You can do Better than this
There are some days where I feel like I'm not making progress. I feel like how I did yesterday which is how I felt the day before which is like how I felt the day before... Will now ever be enough? Heather Havrilesky has a book called "What if this were Enough?" Despite never reading it, I ask myself that question all the time. What if right now where all I would ever have? I wouldn't be too upset. My sources of food, shelter, and income are all reliable. I know tons of pleasant people who enjoy my company. I have work that is engaging and meaningful. My lot in life is good.
But needing that question and its subsequent response feels faulty to me. I'm a human being, and human beings like to feel things. I want to feel like now is enough, not be convinced by a calm and rational argument. That's not societal expectations talking, that's my goddamn bones shouting at me from the depths of my mechanical body saying "please let us feel something". I don't want my life to be a list of pros longer than a list of cons, I want it to be a fucking life, something that fills me with joy, pride, delight, excitement, and all those things I see on the television screen that I know my diluted joints are also capable of.

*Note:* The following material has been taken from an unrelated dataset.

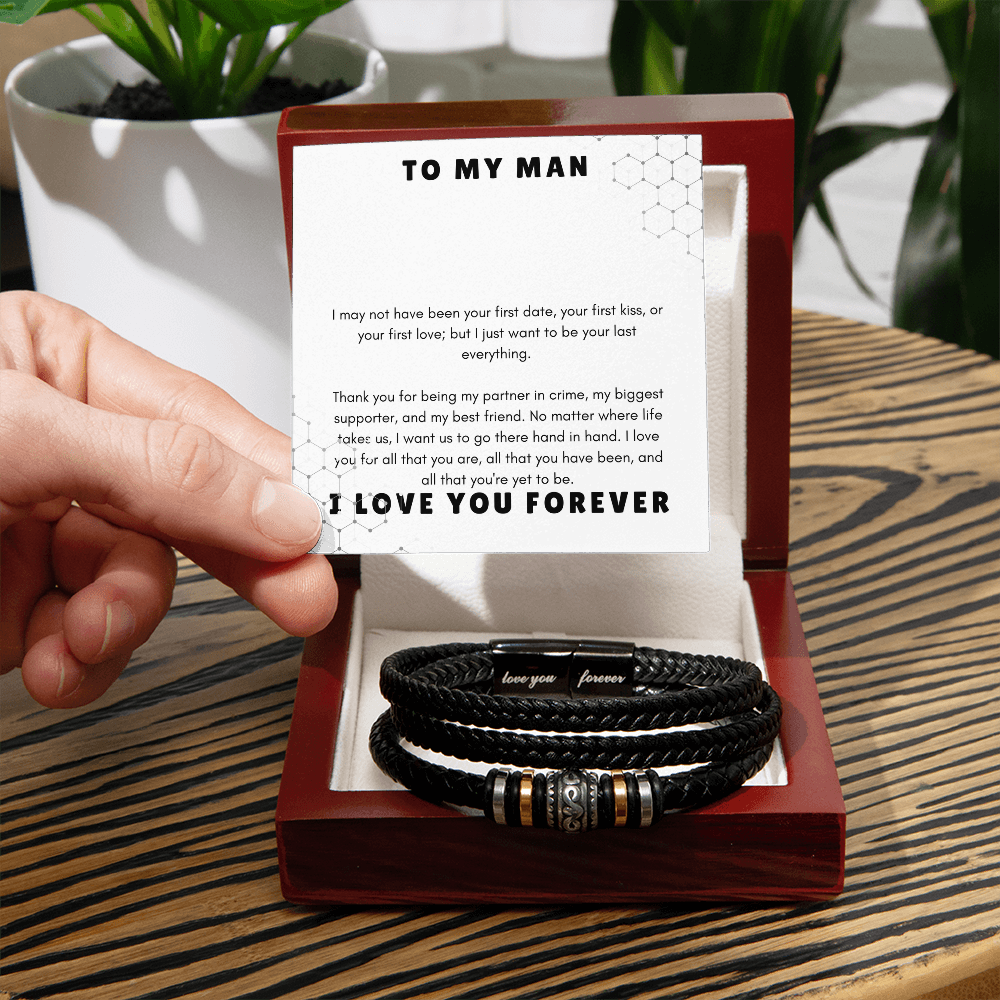 To My Man: "Last Everything" Message Card | Leather Bracelet Appreciation Gift Set by Charm & Dazzle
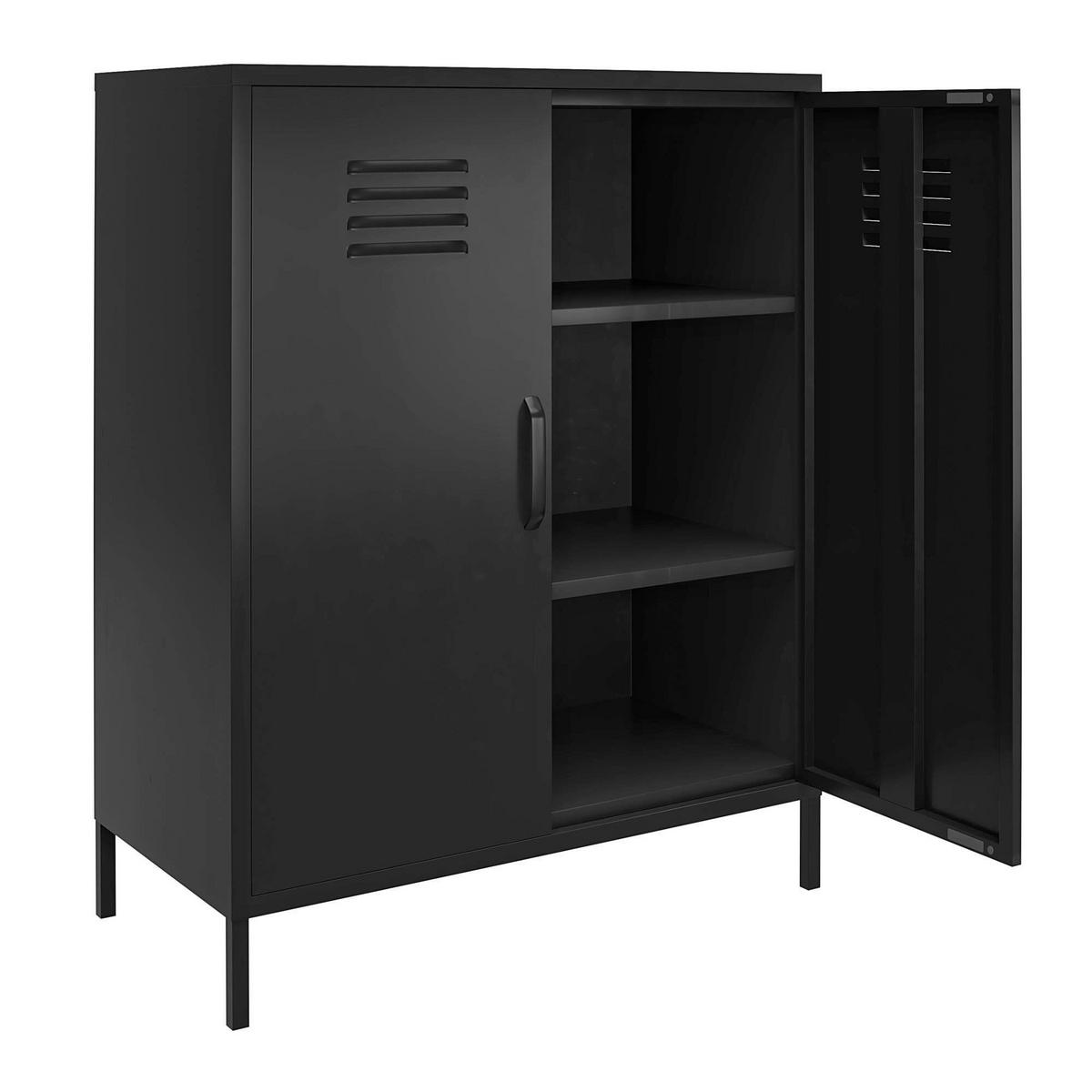 Sideboard Mission District Schwarz B: 40cm - Schwarz, Design, Metall (40/102/80cm) - MID.YOU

I've been trying. Taking up one hobby here, one friend there, one new thing that makes my life a little more brighter than it was before. Even getting this far is a blessing, although I should stop trying to minimize the remaining distance. The only way to the top is one step at a time, and right now it feels like there's so many flights remaining. Other days it feels like the top is right around the corner. Other days it feels like there isn't a top, just a point where you feel like you don't need to climb anymore. I think that's all I really want, is to not climb anymore.
All of this, this writing, these stairs, these hobbies and friends, is predicated on the belief in that point existing, where I no longer need to climb. Of course, there's always death, but I want to stop before then. I think this belief is what people call hope, and considering how far it's gotten me from where I was, it may as well be. But it doesn't feel like hope. Hope is supposed to be the thing with feathers, that perches in the soul and sings the tune without the words. Whatever I have feels like a teacher handing me a poor test result remarking that "you can do better than this". Although, even without glamour, what I have is what I have, and I love it with all my heart. So I love the teacher, I wake up every morning thinking like the teacher, "you can do better than this." So one more stair I climb.